I reach over to grab her chin, forcefully making her look at me. Her skin is wet, her tears soaking my hand within seconds, and her face is blotchy, raw from the crying. Her lips tremble, and her breath is coming in shallow, erratic gasps.
Even through my gloves, I can feel how cold her skin is. These gloves are not to keep me warm in any sort of way, they are to not leave any traces of DNA. Like I said before, time ticks slowly in hell, but now it is passing by like a snake.
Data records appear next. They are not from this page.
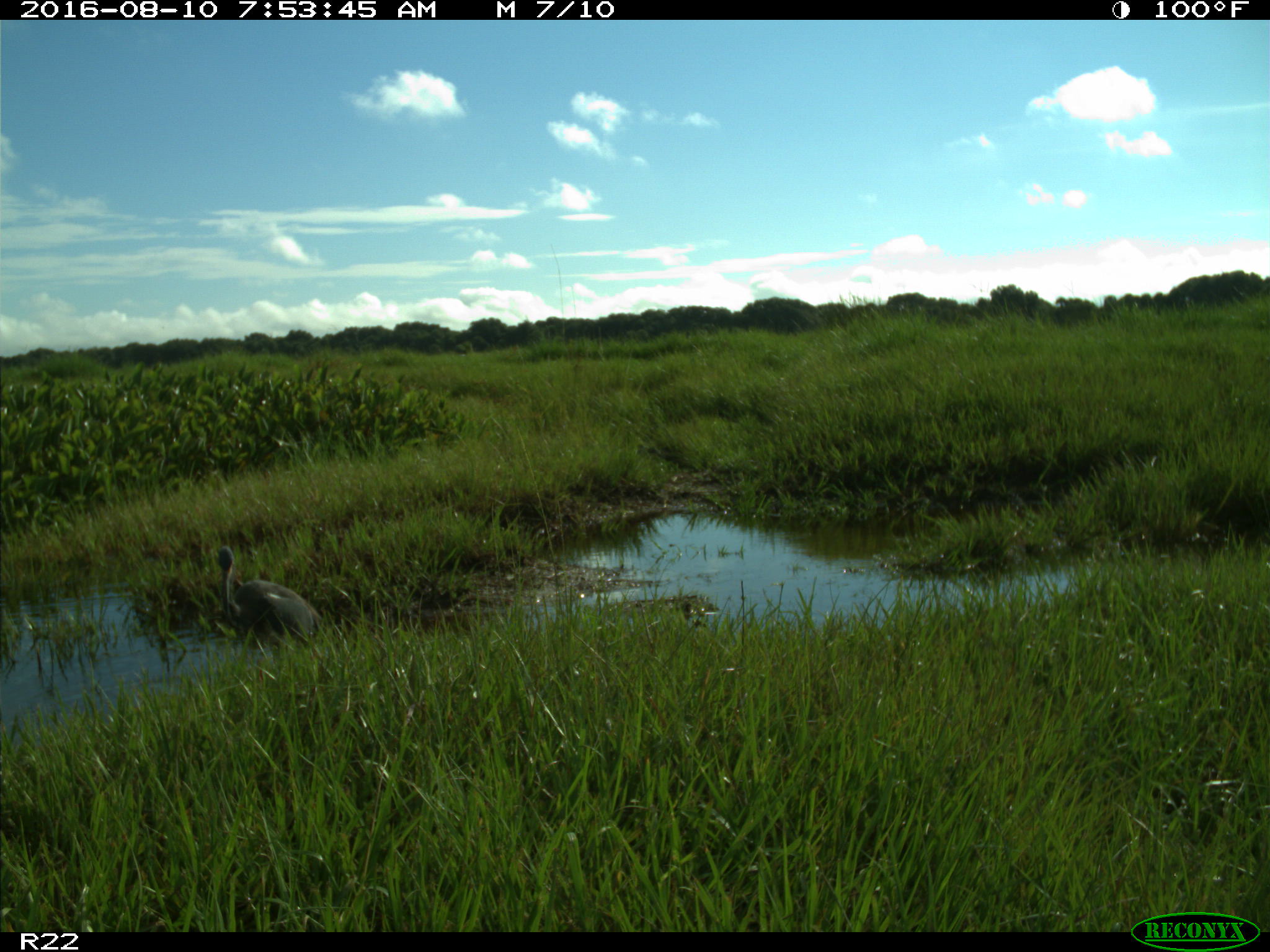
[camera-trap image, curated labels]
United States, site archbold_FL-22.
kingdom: Animalia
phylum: Chordata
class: Aves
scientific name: Aves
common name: birds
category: unidentified bird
Green meets brown eyes, but not in the way they met before. Before me kneels a young broken girl. Even if I wanted to have some fun in breaking her, there is nothing left to even begin with. My frustration is growing, I am not used to these emotions. Her black cat eyes stare straight into the leftovers of my soul.
“Please,” she cries, “please don’t kill me.”
It comes out as a mere whisper, but I heard her. The words linger in the air, haunting. It’s a hollow surrender, something I deal with often. My fingers dig into her skin, my frustration growing, yet something keeps my hand from going further.